Dans son essai, Marie-Josée Mondzain considère que c’est grâce à Cézanne que Merleau-Ponty rédigea « l’un des plus beaux hommages rendus à l’enjeu métaphysique de la peinture » et que c’est aussi par Cézanne que l’on peut « comprendre que c’est du site de la création et de nul autre que quelque chose désormais se donne à penser à la philosophie » (p. 168). Elle place Cézanne, avec Francis Ponge, du côté du parti des choses, d’une « instance immanente au monde » (p. 170), de la « résistance de tout sujet du logos à quelque engloutissement primordial » (p. 171). Le désir de Cézanne de dire la vérité en peinture était inaccessible parce que « le réel n’est pas atteignable » (p. 174). Le voici donc voué à peindre encore et encore, afin d’ « exprimer l’identité de résonance entre la parole d’une nature muette et le silence d’un sujet parlant » (p. 176). En cela peut aussi se comprendre l’évocation que fait Éric Bonnet des « pratiques picturales extrêmes-orientales du tch’an ou du zen » (p. 188). Il mentionne l’éclairant aphorisme cézannien : « mettre de la sensation entre les idées pour bien penser » (p. 193).

 

Cézanne antimoderne ?

Si Jean Colrat rappelle que Roger Fry inscrit Cézanne « dans une voie moderniste » (p. 160), Marc Fumaroli affirme au contraire que l’œuvre de Cézanne « concentrée sur elle-même, contemplative, monastique, tourne spirituellement le dos […] à la modernité du XXe siècle » (p. 14). Le Kunstwollen de Cézanne aurait même été celui d’un « antimoderne » (p. 16) contre « la démoniaque centrifugeuse moderne » des « notables de l’anti-art » (p. 19). Ce point de vue est resté sans contradiction, peut-être du fait de la faible représentation, déjà mentionnée, de l’histoire de l’art, laquelle se trouvera de son côté enrichie d’analyses désormais incontournables. L’intérêt scientifique de l’interdisciplinarité se trouve ainsi confirmé, et le point de vue de Cézanne – auquel plusieurs auteurs ont prudemment fait allusion –, selon qui les « causeries sur l’art sont presque inutiles », élégamment contredit.

 

Sommaire :

Première journée, 5 juillet

Marc Fumaroli, Cézanne tel que je le vois, à rebours de sa légende, pp. 11-19.

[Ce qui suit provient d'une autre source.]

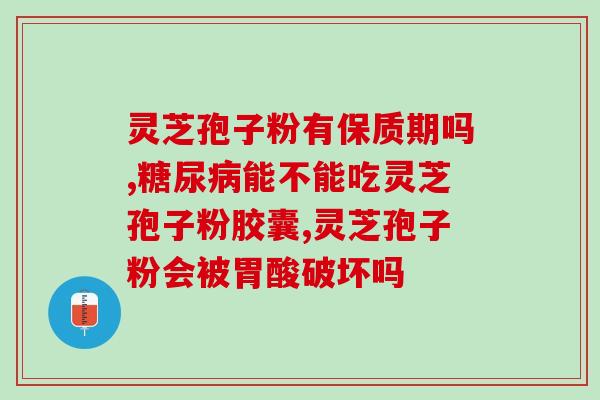 喝了灵芝孢子粉上火？夏天吃灵芝孢子粉不上火吗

Denis Coutagne, « Ce que Cézanne donne à penser », pp. 20-49.

Jean-Pierre Mourey, Du paysage à la nature. Cézanne, une utopie ?, pp. 50-60.

Bernard Lafargue, La Sainte-Victoire, faîte ou défaite des femmes, pp. 61-73.

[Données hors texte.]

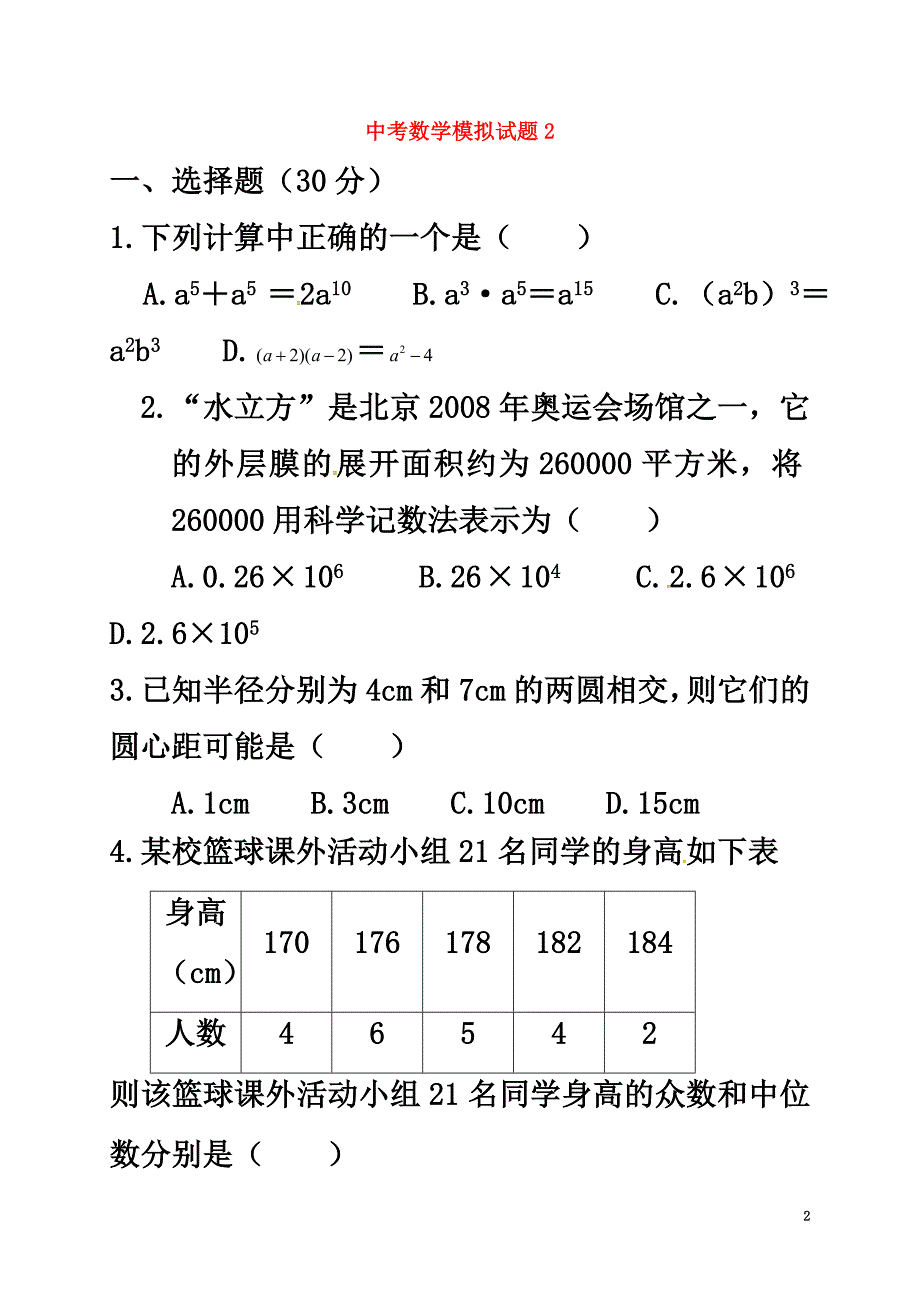 山东省济宁市邹城市2021届中考数学模拟试题2（原版）_第2页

Alain Chareyre-Méjan, Le sentiment du oui, pp. 74-89.

Renaud Ego, Le sens de la réserve, pp. 90-111.

Deuxième journée, 6 juillet

Jean-Luc Marion, La certitude de Cézanne, pp. 113-135.

Jean Colrat, « Le développement logique de ce que nous voyons… », pp. 136-165.

Marie-José Mondzain, Cézanne : peindre contre nature, pp. 166-181.

Éric Bonnet, La  naissance du lieu et la profondeur du motif, pp. 182-195.

Troisième journée, 7 juillet

Michel Guérin, Cézanne ou « la minute du monde », pp. 197-211.

Jean Arrouye, Balzac allié substantiel de Cézanne, pp. 212-227.

Bruno Haas, Situations iconiques, pp. 228-242.

Bernard Muntaner, Éliminer le modèle et être le premier, pp. 243-256.

Jean-Claude Le Gouic, Ce que Cézanne apprend aux peintres…, pp. 257-273.

Pascal Riou, « Je ne te lâcherai point », pp. 274-282.

Bibliographie sélective, p. 285.

L’ouvrage contient un petit Cahier iconographique, pp. 145-157.